Seit dreißig Minuten segeln wir, unsere Sorge, es nach so langer Zeit nicht mehr zu können, fliegt mit dem schönen Wind davon. Wir wollen eigentlich nicht weit, den Weg nach Camaret sur Mer kennen wir auch schon. Diesmal haben wir auch die Gezeit mit uns und der Strom ist nicht stark. Ideale Bedingungen. Wir lassen ein anderes Boot hinter uns, das Boot, das uns kürzlich überholt hat, dreht plötzlich um. Ein Hubschrauber dreht seine Runden, über Funk wird viel französisch gesprochen. Der Skipper ist unter Deck und reagiert nicht auf meine Aufforderung, mal zu gucken, der Hubschrauber fliegt ganz dicht über das andere Boot, in Masthöhe. „Guck mal“ – „Sei ruhig!“ – „Der Hubschrauber!“ – „Ich funke!“- „Der greift uns jetzt an!“ Schnell müssen wir den Kurs ändern.
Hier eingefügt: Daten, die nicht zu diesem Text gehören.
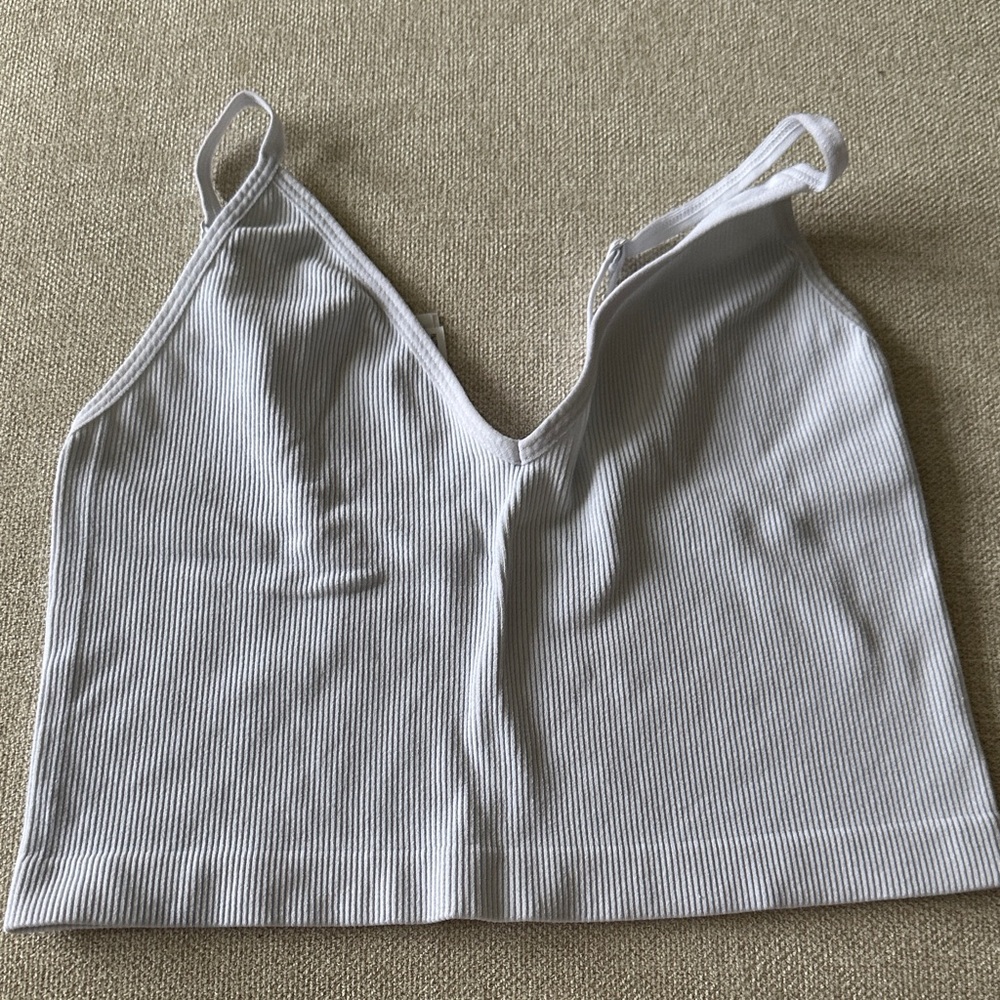 Forever 21 White Ribbed Crop Top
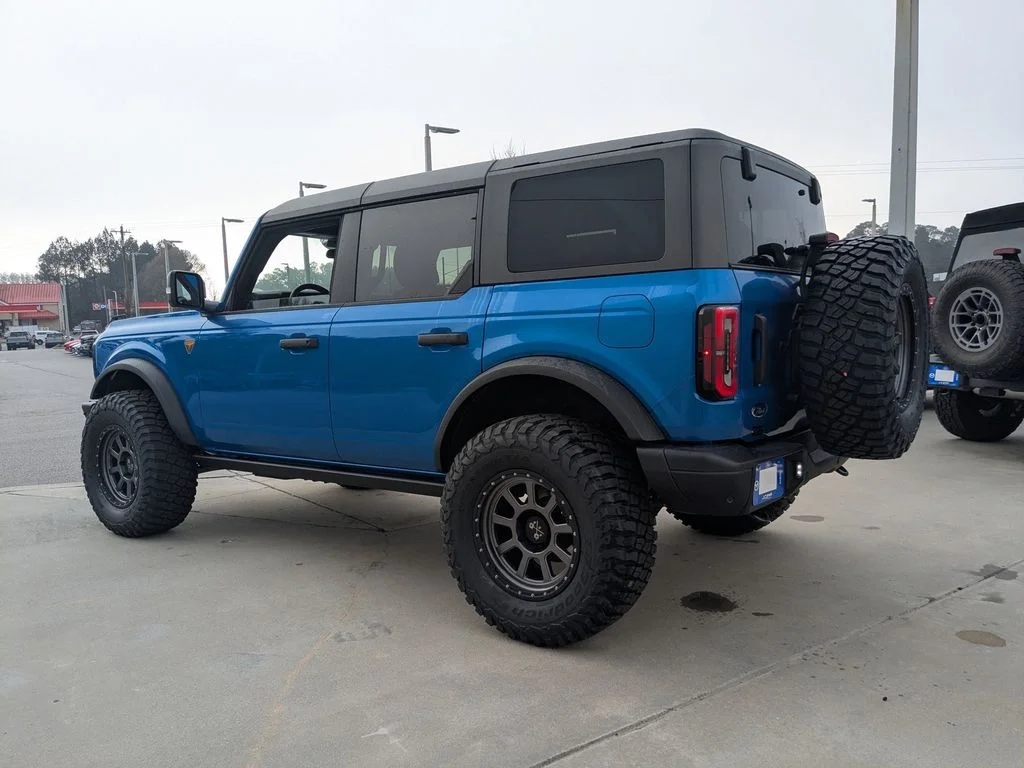 New 2025 Velocity Blue Metallic Ford Badlands image 7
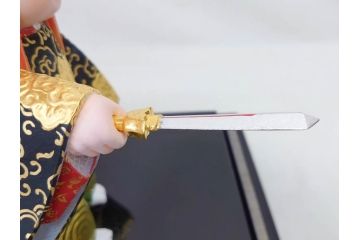 彫刻家 平野千里作　童鍾馗　極彩色　高さ19.5cm　緻密な彩色が見事な木彫(金彩、在銘、作家物、置物、ディスプレイ、おきもの、共箱付き、ガラスケース付き)(R-079069)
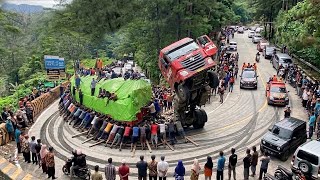 Download lagu LUAR BIASA, TAK ADA HARAPAN LAGI !!! Drama Tergila Sopir Truk Dari Semarang Melintasi Sitinjau Lauik mp3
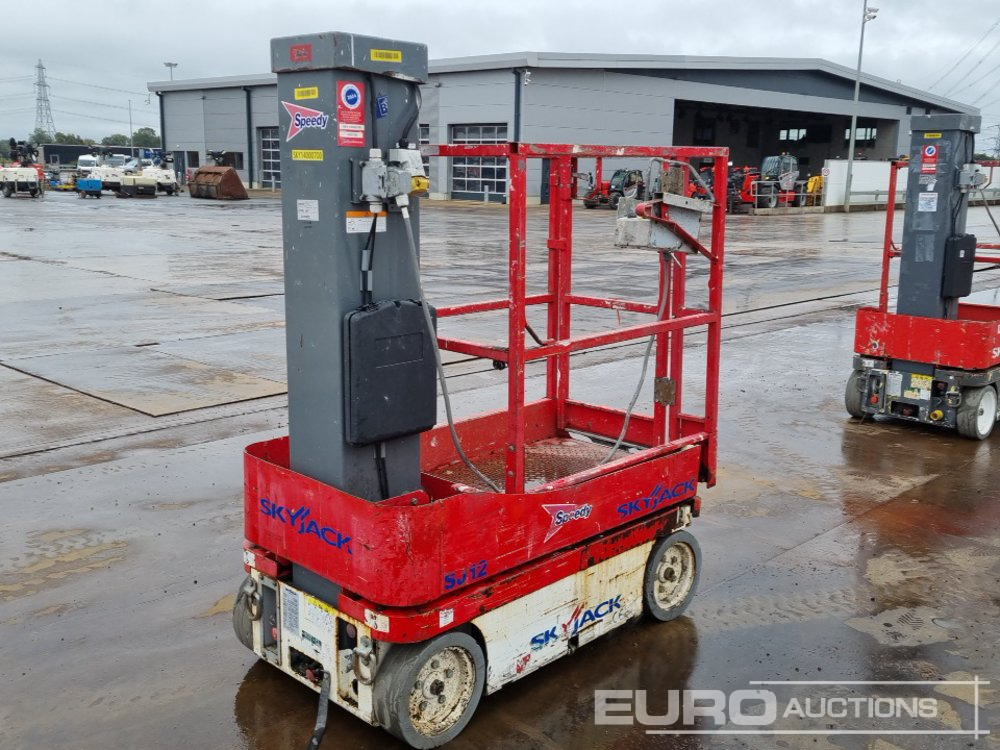 2011 SkyJack SJ12
SJ16 - Araçüstü platform: fotoğraf 5 2011 SkyJack SJ12
SJ16 - Araçüstü platform: fotoğraf 5
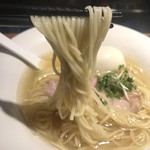 要の塩 - 《真鯛✖︎鯛煮干》の塩そば
      麺リフト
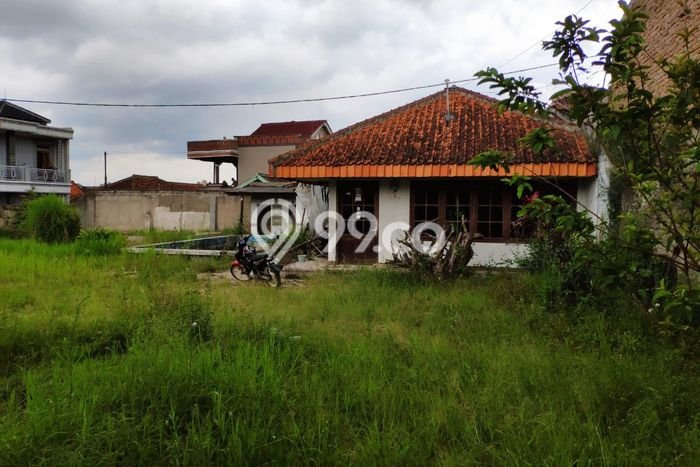 Tanah Investasi Dijual di Bandung Punya Luas 839m2 Tanah Investasi Dijual di Bandung Punya Luas 839m2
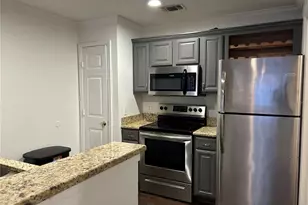 18414 Bridle Club Dr, Tampa, FL 33647 - Photo 11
Da kommt noch ein Schnellboot mit bewaffneten Uniformträgern auf uns zu und bedeutet uns, noch weiter an den Rand der Bucht zu fahren. Als wir nahe der Felsen sind, drehen sie zufrieden wieder ab. Wir mussten alle Platz machen für das eine Boot, dass wir weit entfernt sahen und uns wunderte, wie seltsam es aussah. Aber wir sind ja auch noch nie einem fahrenden U-Boot begegnet. An Deck standen mehrere Matrosen stramm, kurz über der Wasserlinie. Zu hören waren nur die Begleitfahrzeuge. Irgendwie unheimlich. Um uns vom Schrecken zu erholen, fuhren wir noch stundenlang weiter, um Raz du Seine, 40 sm sind es geworden. Leider hatten wir zwei Stunden lang Wind gegen Strom und Waschmaschinenwellen, Schleudergang. Und um die Ecke endlich rum, blies auch ordentlicher Wind (Windanzeige ging nicht, so hatte ich keine Gelegenheit, mich ängstlich verkrampft festzuhalten.) Bei über 7 kn Fahrt wunderte sich sicherlich auch unser Schiff, was es alles so kann. Wir erreichten einen für uns neuen Hafen, eigentlich nur eine Mauer, dahinter Bojen zum Festmachen. Die waren allerdings so eng und niedrig, dass ich sie zwar auf dem Bauch liegend schnappend, aber nicht halten konnte. Der Skipper half mit dem Bootshaken, der prompt zerbarst. Erst als endlich der Hafenmeisterjunge im Motorboot half, konnten wir festmachen. Und den Abend genießen. Der Anleger war verdient!